▶ _FRAGMENTO PARA LEER_:
┏━━
Por Carlos Rilova Jericó
Los cauces a través de los que se encuentra un tema con el que llenar esta página de la Asociación de historiadores guipuzcoanos, cada lunes, son, a veces, de lo más inesperado.
En el caso del que va a ocupar hoy esta página todo empezó por un comentario hecho al final de una reunión de otra Asociación a la que tengo el honor de pertenecer, la de Amigos del Museo de San Telmo. Quien hizo ese comentario fue su presidenta, una verdadera especialista en temas de Historia del Arte, la profesora Montserrat Fornells, con la que él que esto suscribe aprendió -cuando sólo era un bachiller a medio cocinar- a distinguir una columna dórica de una corintia y otras cosas que, a fecha de hoy, le ayudan a quedar bien cada vez que alguien le pregunta algo sobre algún edificio, algún castillo, alguna catedral, algún cuadro más o menos famoso…
El comentario en cuestión era sobre un hecho bastante llamativo de la Geografía urbana de San Sebastián. Concretamente el escudo que campea, en ambas fachadas, de la llamada Caseta Real de Baños. Es decir, ese edificio que es el último de la serie que se elevan sobre las barandillas de la bahía de La Concha según se avanza hacia el Palacio de Miramar, el barrio del Antiguo y la playa de Ondarreta.
Yo, supongo que como muchos otros confiados paseantes de la Bahía -bien nativos o bien turistas-, no había reparado en lo que la profesora Fornells me hizo reparar enseguida: resultaba que la corona que campea sobre ambos escudos -el de la fachada que da al paseo y el de la que da sobre la playa- no era el escudo real sino el republicano, fácil de distinguir porque se compone de una serie de torres y no de una corona real.
Yo señalé a esto que ese era un dato de lo más curioso, pues indicaba que desde la proclamación de la Segunda República española en abril de 1931 el cambio de escudo había persistido hasta la actualidad. Sobreviviendo -quién sabe cómo- al expurgo franquista de ese tipo de símbolos que llegó tras la victoria del bando rebelde en la guerra de 1936 a 1939.
En este intercambio de información intervino otro historiador donostiarra, Alberto Fernández-D´Arlas, que, además de miembro de la Junta de la Asociación de Amigos del Museo de San Telmo, también sabe unas cuantas cosas sobre patrimonio histórico y artístico de San Sebastián y de lo que no es San Sebastián. Su documentada opinión señaló, apostillando mi comentario sobre la lógica histórica que había llevado al despojo de la corona monárquica en la Caseta Real de Baños, que, efectivamente, muy probablemente, cuando se acometió por parte de los técnicos de la Diputación guipuzcoana la reciente restauración del edificio, estos se limitaron a calcar el escudo presente en la caseta desde -es de imaginar- abril de 1931 en adelante sin reparar en el detalle de la corona republicana que, ciertamente, queda un tanto incongruente en un lugar que se llama Caseta Real -que no republicana- de Baños.
Con esa información fermentando en mi memoria, finalmente, como es obvio, decidí que ese tropiezo histórico-artístico bien podía ser la base de otro artículo para este blog de la Asociación de historiadores guipuzcoanos.
┗━━
▶ _SECCIÓN DE DATOS_:
┏━━
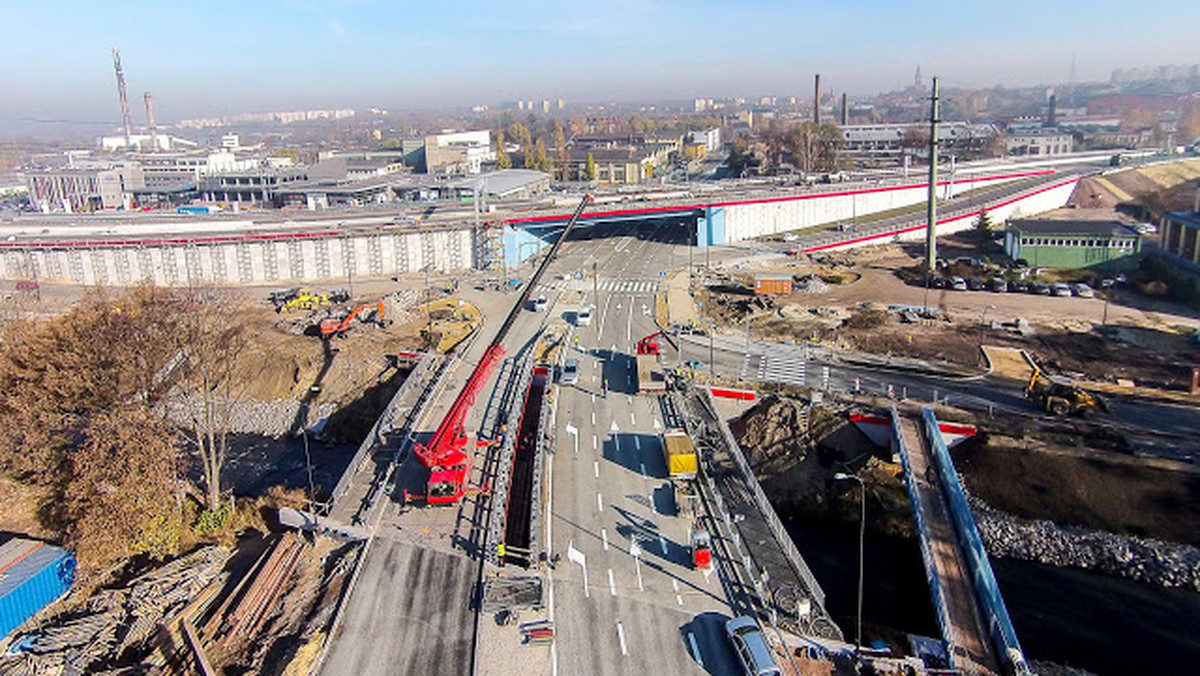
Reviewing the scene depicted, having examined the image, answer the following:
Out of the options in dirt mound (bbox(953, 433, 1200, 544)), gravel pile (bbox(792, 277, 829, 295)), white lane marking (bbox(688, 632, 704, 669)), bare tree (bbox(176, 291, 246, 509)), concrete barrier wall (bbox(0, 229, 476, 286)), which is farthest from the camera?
┗━━
▶ _TAREA ASIGNADA_:
Reproduce sin cambios el pasaje del texto sobre el escudo de la Caseta Real de Baños que empieza con "Por Carlos Rilova" y continúa hasta "lo más inesperado.".

▶ _RESULTADO DEL EJERCICIO_:
Por Carlos Rilova Jericó
Los cauces a través de los que se encuentra un tema con el que llenar esta página de la Asociación de historiadores guipuzcoanos, cada lunes, son, a veces, de lo más inesperado.